Paul
Goble
Staunton, April 29 – The pandemic
has revealed serious shortcomings in Russia’s healthcare system, many of them
the product of the reduction in funding that has accompanied Vladimir Putin’s “optimization”
campaign, officials at the Audit Chamber say, noting that they are developing a
program that would reverse current trends (krizis-kopilka.ru/archives/75812).
Galina Izotova, deputy head of the
Chamber, says that polls show 41 percent of patients don’t trusts their
doctors, a reflection of declines in training, something that has been hard to
correct because in the last three years,
the numbers of all workers have fallen by 42 percent to only 268,000 for the
Russian Federation as a whole.
This is going to require the allocation
of more funds to the sector.

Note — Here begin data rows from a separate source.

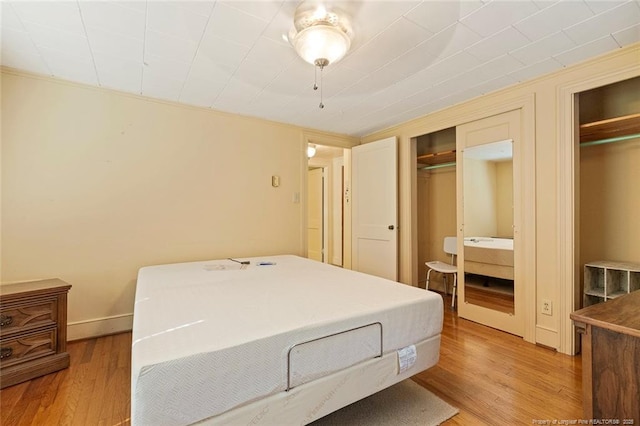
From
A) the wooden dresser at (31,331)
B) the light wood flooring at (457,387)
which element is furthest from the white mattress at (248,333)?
the wooden dresser at (31,331)

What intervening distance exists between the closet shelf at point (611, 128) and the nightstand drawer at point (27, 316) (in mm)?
4195

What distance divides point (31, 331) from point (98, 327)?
686 millimetres

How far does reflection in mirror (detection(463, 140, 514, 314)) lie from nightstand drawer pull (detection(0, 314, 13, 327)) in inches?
145

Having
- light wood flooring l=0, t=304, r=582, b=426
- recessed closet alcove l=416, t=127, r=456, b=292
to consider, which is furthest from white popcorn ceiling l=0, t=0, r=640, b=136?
light wood flooring l=0, t=304, r=582, b=426

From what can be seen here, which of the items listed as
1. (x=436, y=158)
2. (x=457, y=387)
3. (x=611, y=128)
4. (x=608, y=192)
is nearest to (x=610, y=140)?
(x=611, y=128)

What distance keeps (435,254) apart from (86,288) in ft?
13.2

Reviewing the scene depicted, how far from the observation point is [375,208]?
3.86 metres

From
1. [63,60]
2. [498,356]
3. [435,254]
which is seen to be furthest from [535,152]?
[63,60]

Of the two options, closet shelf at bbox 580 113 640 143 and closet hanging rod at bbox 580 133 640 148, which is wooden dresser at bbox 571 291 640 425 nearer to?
closet shelf at bbox 580 113 640 143

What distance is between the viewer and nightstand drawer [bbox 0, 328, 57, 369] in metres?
1.85

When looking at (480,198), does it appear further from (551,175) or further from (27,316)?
(27,316)

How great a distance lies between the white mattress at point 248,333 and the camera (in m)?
0.98

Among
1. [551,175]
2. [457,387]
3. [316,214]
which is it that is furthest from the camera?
[316,214]

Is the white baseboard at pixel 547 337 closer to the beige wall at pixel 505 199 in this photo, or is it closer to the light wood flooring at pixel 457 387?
the light wood flooring at pixel 457 387
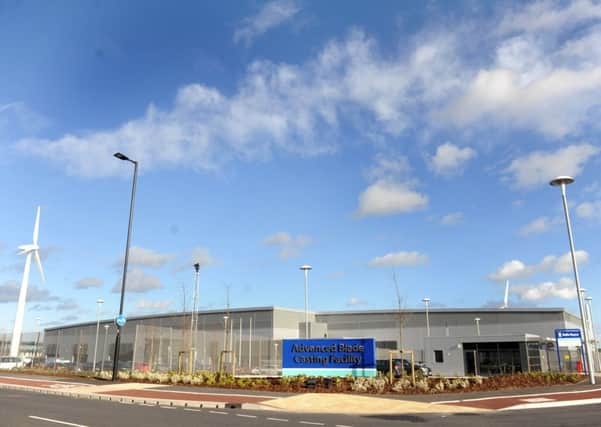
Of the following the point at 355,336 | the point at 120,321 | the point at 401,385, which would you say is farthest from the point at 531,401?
the point at 355,336

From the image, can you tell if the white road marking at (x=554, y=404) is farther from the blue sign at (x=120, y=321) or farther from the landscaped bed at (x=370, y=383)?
the blue sign at (x=120, y=321)

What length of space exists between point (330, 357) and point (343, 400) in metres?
9.01

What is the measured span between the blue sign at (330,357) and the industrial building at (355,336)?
36.5ft

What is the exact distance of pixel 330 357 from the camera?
2648 cm

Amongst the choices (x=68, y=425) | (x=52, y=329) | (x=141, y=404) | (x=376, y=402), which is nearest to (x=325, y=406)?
(x=376, y=402)

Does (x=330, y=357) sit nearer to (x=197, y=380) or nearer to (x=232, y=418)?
(x=197, y=380)

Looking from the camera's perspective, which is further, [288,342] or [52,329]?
[52,329]

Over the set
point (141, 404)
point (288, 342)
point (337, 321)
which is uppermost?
point (337, 321)

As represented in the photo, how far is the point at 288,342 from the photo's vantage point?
28.0 meters

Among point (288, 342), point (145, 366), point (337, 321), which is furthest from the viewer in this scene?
point (337, 321)

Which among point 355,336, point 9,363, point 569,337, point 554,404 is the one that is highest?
point 355,336

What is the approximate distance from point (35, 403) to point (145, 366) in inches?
710

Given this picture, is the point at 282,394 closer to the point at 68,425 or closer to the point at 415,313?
the point at 68,425

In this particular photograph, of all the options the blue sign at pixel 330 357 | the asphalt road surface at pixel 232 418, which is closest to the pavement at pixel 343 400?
the asphalt road surface at pixel 232 418
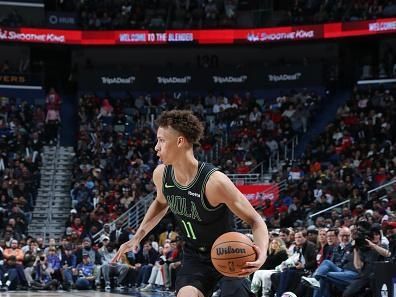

Industrialized countries typically spend about 10
percent of their GDP on healthcare; but even if the increases the government is
currently proposing, Moscow will spend only about seven percent of GDP by 2024.
Far more money is needed.
And a poll by the Public Opinion
Foundation suggests there is growing support for reversing Putin’s approach to
the regions and for continuing the grant of authority to them the Kremlin
leader has made during the pandemic. Some 71 percent of people across the
country favor that step (vedomosti.ru/opinion/articles/2020/04/29/829338-epidemiya-regionalizma).
But one Ukrainian commentator,
Sergey Ilchenko, says any decentralization will leave Putin face to face with “a
multitude of petty Stalins who will struggle for access to resources.” Since
Moscow already has no resources to give them, “besides orders,” this will lead
to serious problems (dsnews.ua/world/virusnaya-korona-rossiyskoy-imperii-prevratit-li-pandemiya-28042020220000).
Meanwhile, Amnesty International has
released a report which concludes that Russia like many other countries has
devoted more attention to fighting dissent than to combatting the pandemic, a
position the Grani portal fully concurs in (eurasia.amnesty.org/2020/04/28/doklad-strany-vostochnoj-evropy-i-czentralnoj-azii/ and graniru.org/Society/Media/Freepress/m.278548.html).
And in yet another demonstration
that any crisis can be used to shift responsibility, Sergey Apoprienko, the
head of the Russian Forestry Agency, says the pandemic helps to explain why
Russia now faces so many problems with forest fires. Self-isolation is keeping
them from taking the steps needed, he suggests (babr24.com/msk/?IDE=200057).